Nadir Vassenas spektral-mikrotönige «vergessene Lieder» erinnern an Rituale und tibetisch-afrikanische Landschaften. Das raffiniert orchestrierte Werk wird positiv aufgenommen, teilweise aber auch als «hässlich» oder «monoton» empfunden. «Im Park meines Vaters» von Iris Szeghy erstaunt durch eine spontane Figürlichkeit – Vögel, Insekten, Springbrunnen, die im nachhinein allerdings als Bäume entlarvt werden. Die zarten Momente des pointilistischen Beginns, die reizvollen Mixturen von Crotales, Glockenspiel und hohen Streichern empfinden andere als leer oder schlichtweg zu lang. Vielleicht ist dies das Grundproblem der Wahrnehmung Neuer Musik, bei der man sich unliebsamen Klängen ausgeliefert fühlen kann. Dass Neue Musik (wie moderne Kunst und Literatur, die insofern aber zugänglicher sind) keine Idylle vortäuschen könne, dass in allen Zeiten das Neue konfrontiere, dass die Musik ein Spiegel unserer Welt sei und dass sie den Mut zur Schönheit brauche, wird kontrovers diskutiert.
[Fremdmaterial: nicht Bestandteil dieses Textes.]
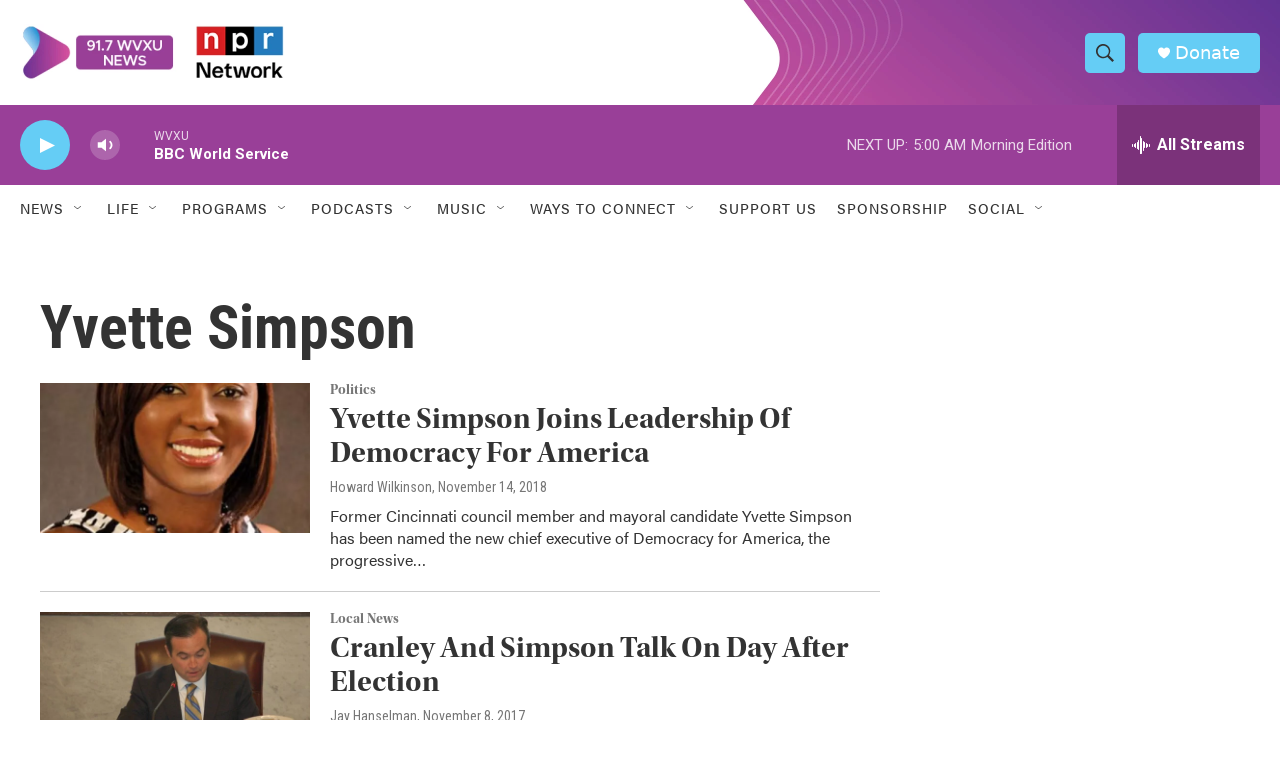

--- FILE ---
content_type: text/html; charset=utf-8
request_url: https://www.google.com/recaptcha/api2/aframe
body_size: 135
content:
<!DOCTYPE HTML><html><head><meta http-equiv="content-type" content="text/html; charset=UTF-8"></head><body><script nonce="8bTA_P8KSsKWlbgD0N-8zg">/** Anti-fraud and anti-abuse applications only. See google.com/recaptcha */ try{var clients={'sodar':'https://pagead2.googlesyndication.com/pagead/sodar?'};window.addEventListener("message",function(a){try{if(a.source===window.parent){var b=JSON.parse(a.data);var c=clients[b['id']];if(c){var d=document.createElement('img');d.src=c+b['params']+'&rc='+(localStorage.getItem("rc::a")?sessionStorage.getItem("rc::b"):"");window.document.body.appendChild(d);sessionStorage.setItem("rc::e",parseInt(sessionStorage.getItem("rc::e")||0)+1);localStorage.setItem("rc::h",'1768894580669');}}}catch(b){}});window.parent.postMessage("_grecaptcha_ready", "*");}catch(b){}</script></body></html>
Den abschliessenden Mini-Contest, welches Werk nochmals gehört werden solle, gewinnt Ezko Kikoutchis «Miraï». Die Klangsprache der Schweiz-Japanerin besticht durch grosse Farbigkeit und Poesie. Gekonnt imitiert das Fagott zu Beginn den Klang der Shakuhachi-Flöte und nimmt den Hörer unvermittelt in eine weite Klangreise. Die Architektur der raffinierten Orchesterklänge bleibt wie ein leuchtendes Mobile in Balance und steter Bewegung. Ein Werk, das ins Abonnement gehört und bald wieder aufgeführt werden müsste.